Tüysüz köstebek fareleri, nöbetlerini kontrol etmek için karbondioksit kullanırken, benzer bir strateji kısa vadede epilepsi hastalarına yardımcı olabilir. Helsinki Üniversitesi tarafından yürütülen 2011 yılında yapılan bir araştırma, doktorların epilepsi hastalarında % 5 karbondioksitten oluşan hava solumasını sağlayarak nöbetleri hızla dindirebileceğini öne sürdü. McCloskey, şimdilerde Finlandiya’daki doktorların akut epilepsi tedavisi için ve özellikle ateşli nöbetleri olan bebekler için CO2 şişelerini el altında tuttuğunu söyledi.

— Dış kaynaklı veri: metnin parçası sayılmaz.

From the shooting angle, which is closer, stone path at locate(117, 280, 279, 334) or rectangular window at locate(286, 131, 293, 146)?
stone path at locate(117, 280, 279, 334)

McCloskey, bileşiğin GABA sistemi ile nasıl etkileşime girdiğini kesin olarak belirlemek için daha fazla araştırmaya ihtiyaç olduğunu söyledi. Ve tüysüz köstebek farelerinin nöbetleri engellemek için karbondioksitten daha fazlasına ihtiyaç duyacağını da ekledi. “Bu canlıların başka hangi stratejileri kullandığını merak ediyoruz ve bu stratejilerin insanlar tarafından kullanılıp kullanılmayacağını merak ediyoruz.”
“Sağlığımız açısından önemi ötesinde, çalışma köstebek fare evrimsel gelişimin eksik bir bölümünü tamamlıyor. Ve hayvanların benzersiz sosyal yapısının, çok fazla enerji harcamadan nöbetlerini kontrol etme ihtiyacından kısmen kaynaklandığını gösteriyor. Diğer birçok faktör 35 milyon yıl önce tüysüz köstebek fareleri yeraltına sürükledi. Ve hayvanlar, yeni evlerine daha tuhaf şekillerde adapte oldular.” diyor McCloskey.
Park, “Tüm bu faktörler, hepimizi meraklandırıyor ama hangi faktör daha öncelikli? Bu bir gizem çünkü geçmişe gidemeyiz ve olanları gözlemleyemeyiz.” ifadelerini kullanıyor.